:: Page extract ::
BEGIN

Loss eh, what is it all about? People experience a spectrum of loss on a daily basis, from losing something worthless or menial such as a post-it note with a small reminder on, that’s fallen off of the cover of their diary along the way, through the hassle of losing a set of keys, right up to the pinnacle of loss, the death of a loved one.
Although my life hasn’t been long and I’ve not been through many of the hardships that people can live through, I have suffered loss. I have lost the aforementioned post-it note, the keys (on a scarily regular basis), and friends and family.
There is no point arguing that loss doesn’t hurt, it does. It is a simple fact that human beings feel loss, I think though it is down to the individual how much this loss affects their life. It is character building in the cruellest sense. Coping with loss is something that we all do individually and loss itself is something that shapes us by its very nature.

END

:: Data excerpts ::

BEGIN

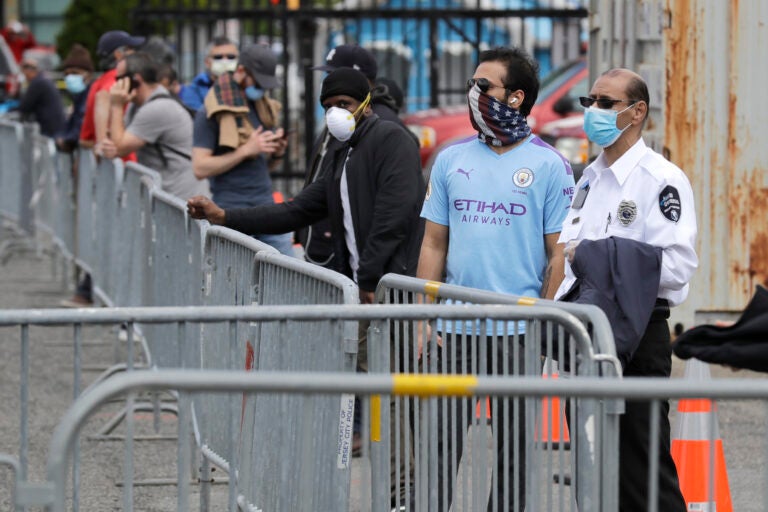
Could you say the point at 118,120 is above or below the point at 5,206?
above

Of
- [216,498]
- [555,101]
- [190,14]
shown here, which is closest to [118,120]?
[216,498]

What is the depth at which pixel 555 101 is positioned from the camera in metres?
16.9

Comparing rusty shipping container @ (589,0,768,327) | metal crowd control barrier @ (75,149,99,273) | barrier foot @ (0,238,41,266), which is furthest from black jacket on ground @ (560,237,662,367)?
barrier foot @ (0,238,41,266)

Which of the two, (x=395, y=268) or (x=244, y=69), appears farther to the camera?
(x=244, y=69)

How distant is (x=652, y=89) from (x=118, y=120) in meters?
3.42

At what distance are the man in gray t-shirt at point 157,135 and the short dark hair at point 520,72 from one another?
14.2ft

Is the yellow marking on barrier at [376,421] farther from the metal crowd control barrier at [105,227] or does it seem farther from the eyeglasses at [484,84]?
the metal crowd control barrier at [105,227]

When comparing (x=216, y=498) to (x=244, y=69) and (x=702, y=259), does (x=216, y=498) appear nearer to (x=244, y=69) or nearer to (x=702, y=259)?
(x=244, y=69)

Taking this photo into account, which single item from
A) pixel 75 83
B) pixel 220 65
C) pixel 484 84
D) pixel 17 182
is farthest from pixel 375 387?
pixel 17 182

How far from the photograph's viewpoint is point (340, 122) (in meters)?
6.70

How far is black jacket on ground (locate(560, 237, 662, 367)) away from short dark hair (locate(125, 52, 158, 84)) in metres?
5.66

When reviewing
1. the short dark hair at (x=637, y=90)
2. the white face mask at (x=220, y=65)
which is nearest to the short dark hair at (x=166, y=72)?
the white face mask at (x=220, y=65)

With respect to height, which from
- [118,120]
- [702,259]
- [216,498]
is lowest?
[216,498]

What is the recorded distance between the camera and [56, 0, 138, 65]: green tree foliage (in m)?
37.4
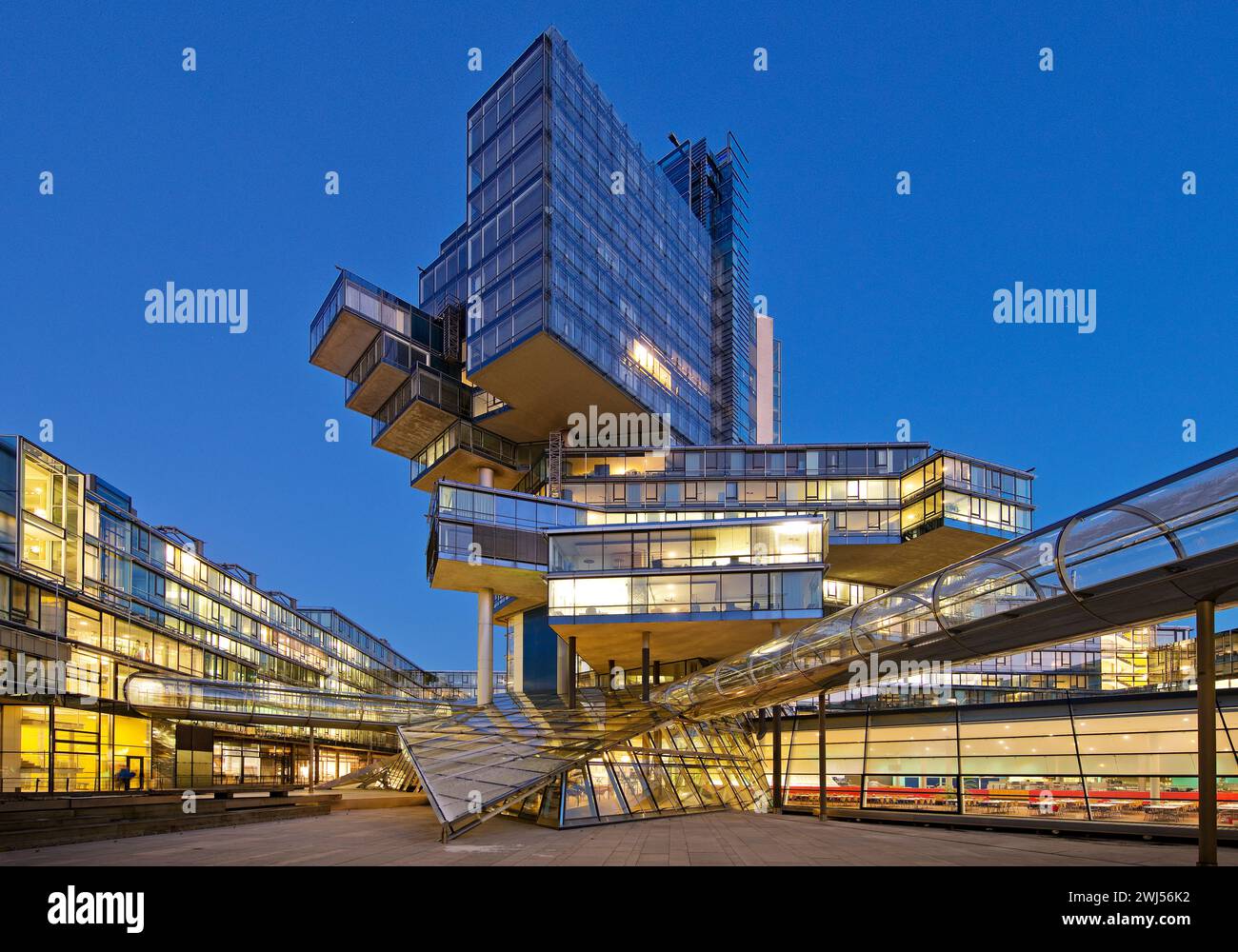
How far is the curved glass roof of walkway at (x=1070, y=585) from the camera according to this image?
12320 millimetres

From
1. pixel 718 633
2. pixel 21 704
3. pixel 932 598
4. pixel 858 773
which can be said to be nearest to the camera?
pixel 932 598

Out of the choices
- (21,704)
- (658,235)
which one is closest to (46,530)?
(21,704)

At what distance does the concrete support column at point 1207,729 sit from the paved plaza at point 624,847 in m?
2.88

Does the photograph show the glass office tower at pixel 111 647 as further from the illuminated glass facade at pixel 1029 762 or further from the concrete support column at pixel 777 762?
the illuminated glass facade at pixel 1029 762

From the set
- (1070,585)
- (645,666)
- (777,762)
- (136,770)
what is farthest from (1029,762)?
(136,770)

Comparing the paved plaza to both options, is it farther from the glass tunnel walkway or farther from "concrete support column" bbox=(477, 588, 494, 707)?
"concrete support column" bbox=(477, 588, 494, 707)

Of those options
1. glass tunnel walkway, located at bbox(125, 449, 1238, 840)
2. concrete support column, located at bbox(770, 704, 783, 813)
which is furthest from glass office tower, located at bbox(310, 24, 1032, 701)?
glass tunnel walkway, located at bbox(125, 449, 1238, 840)

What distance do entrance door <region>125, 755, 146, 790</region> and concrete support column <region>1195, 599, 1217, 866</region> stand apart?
177 ft

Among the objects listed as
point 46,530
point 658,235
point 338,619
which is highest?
point 658,235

END

:: Set of tasks ::
1 – Reproduce the entries from the line with "What is the depth" to the line with "12320 millimetres", and omit the pictures.
2 – Continue the essay on loss from the point where it stops.

:: Solved problems ::
1 –
What is the depth at which pixel 555 101 is positioned from the camera in metres?
16.9

Comparing rusty shipping container @ (589,0,768,327) | metal crowd control barrier @ (75,149,99,273) | barrier foot @ (0,238,41,266), which is furthest from black jacket on ground @ (560,237,662,367)?
barrier foot @ (0,238,41,266)

Which of the two, (x=395, y=268) or (x=244, y=69), appears farther to the camera?
(x=244, y=69)

How distant is (x=652, y=89) from (x=118, y=120) in meters?
3.42

At what distance are the man in gray t-shirt at point 157,135 and the short dark hair at point 520,72 from one another?
14.2ft

Is the yellow marking on barrier at [376,421] farther from the metal crowd control barrier at [105,227] or does it seem farther from the eyeglasses at [484,84]?
the metal crowd control barrier at [105,227]

When comparing (x=216, y=498) to (x=244, y=69) and (x=702, y=259), does (x=216, y=498) appear nearer to (x=244, y=69) or nearer to (x=702, y=259)?
(x=244, y=69)

Taking this photo into account, which single item from
A) pixel 75 83
B) pixel 220 65
C) pixel 484 84
D) pixel 17 182
is farthest from pixel 375 387?
pixel 17 182

How far from the photograph's viewpoint is point (340, 122) (in meters)?
6.70

How far is black jacket on ground (locate(560, 237, 662, 367)) away from short dark hair (locate(125, 52, 158, 84)) in metres?
5.66

When reviewing
1. the short dark hair at (x=637, y=90)
2. the white face mask at (x=220, y=65)
which is nearest to the short dark hair at (x=166, y=72)?
the white face mask at (x=220, y=65)

With respect to height, which from
- [118,120]
- [702,259]
- [216,498]
is lowest?
[216,498]

What is the recorded distance between the camera and [56, 0, 138, 65]: green tree foliage (in m)?
37.4
How far is the curved glass roof of walkway at (x=1070, y=585) from the camera according to this image?
12320 millimetres

2 –
To some losing that little note with a message on might not be the end of the world, however to some it can seem like an insurmountable deficit. Imagine if you will that the little note said, “Remember to put the bin out”. Not a huge problem if you lose it and forget, your bin is fuller than normal for a week. However if you now consider that the little note that has been lost was from a loved one that you no longer see, it becomes a very different scenario. That little note that is now lost has huge emotional attachments and meaning and leaves a hole so immense that it can feel like the world is imploding around you.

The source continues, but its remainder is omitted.